The next Ryan Giggs? As Adnan Januzaj turns 20, his Manchester United future is unclear, writes Adam Bate...
When it comes to bringing through young players, Louis van Gaal can point to his record. This is the man who got 11 players under the age of 26 onto the pitch in Ajax’s 1995 Champions League triumph. The coach who blooded Xavi, Andres Iniesta and Carles Puyol. “These boys all started under me,” he said of that trio. “I love working with players like them. I can’t stand the big-name players who only excel when the TV broadcasters are around or when the sun shines.”
Given that sort of background, it’s hardly surprising that part of the Manchester United supporters’ excitement at Van Gaal’s appointment centred on his ability to get the best from young players. And for many, that meant Adnan Januzaj, the talented teenager who’d been the bright spark to light up a gloomy season under David Moyes. What might he achieve under Van Gaal? He had, after all, inherited Ryan Giggs’ coveted No 11 shirt upon the legend’s retirement.
Another United icon, Gary Neville, had claimed Januzaj could become “one of the best players in the world” as long ago as 2013. Sir Alex Ferguson described him as “beautifully balanced” before handing the reins to Moyes, who was so impressed in pre-season that he was soon comparing him to Wayne Rooney and even, earlier this season, tipping Januzaj to establish himself as one of Europe’s best.
Instead, while teenage Ulsterman Paddy McNair has made fine progress under Van Gaal with seven Premier League starts to his name already, the more obviously gifted Januzaj has found himself among the starting line-up on only five occasions. The Belgium international’s teenage years have come to an end this week as he celebrated his 20th birthday on Thursday and that age of innocence is truly behind him now his promising career faces its first stumbling block.

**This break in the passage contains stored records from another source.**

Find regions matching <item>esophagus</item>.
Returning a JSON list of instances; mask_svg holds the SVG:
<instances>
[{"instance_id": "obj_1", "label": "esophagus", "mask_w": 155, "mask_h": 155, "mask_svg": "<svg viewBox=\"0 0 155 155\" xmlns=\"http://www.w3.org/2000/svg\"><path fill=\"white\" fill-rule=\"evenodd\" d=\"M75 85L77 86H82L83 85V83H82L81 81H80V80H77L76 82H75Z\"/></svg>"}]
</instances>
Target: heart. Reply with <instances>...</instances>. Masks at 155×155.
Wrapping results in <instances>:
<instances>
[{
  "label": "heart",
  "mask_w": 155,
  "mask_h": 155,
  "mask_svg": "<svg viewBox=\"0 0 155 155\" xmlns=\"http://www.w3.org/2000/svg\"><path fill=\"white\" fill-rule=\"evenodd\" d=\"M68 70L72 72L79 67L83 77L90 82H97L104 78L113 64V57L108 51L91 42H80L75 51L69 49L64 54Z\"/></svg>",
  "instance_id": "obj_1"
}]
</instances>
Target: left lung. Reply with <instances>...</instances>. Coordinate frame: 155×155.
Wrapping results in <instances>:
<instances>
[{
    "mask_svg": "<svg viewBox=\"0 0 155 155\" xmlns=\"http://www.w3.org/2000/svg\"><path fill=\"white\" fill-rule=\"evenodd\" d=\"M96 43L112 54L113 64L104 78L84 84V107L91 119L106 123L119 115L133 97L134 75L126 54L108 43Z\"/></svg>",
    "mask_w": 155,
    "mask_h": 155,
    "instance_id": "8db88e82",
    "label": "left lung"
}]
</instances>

That happens. One need only look at Wilfried Zaha’s abortive United career to see how talent doesn’t always automatically translate to success at a club of this size. However, the concern when it comes to Januzaj is that there is little suggestion the plateauing in his development stems from issues of application. It’s opportunities that are needed. Specifically, could it be that the tactics currently being implemented by Van Gaal present a problem for him to overcome?
It’s true that Van Gaal’s dalliance with the 3-5-2 formation did not help Zaha, who was told from the outset that he must convert to a striker if he was to feature in the Dutchman’s team. But Januzaj’s flexibility offered hope that this would not be such an issue. “I thought this season would be a really good one for him,” Gary Neville told Sky Sports earlier this week. “I thought Louis van Gaal would view him as his type of player.”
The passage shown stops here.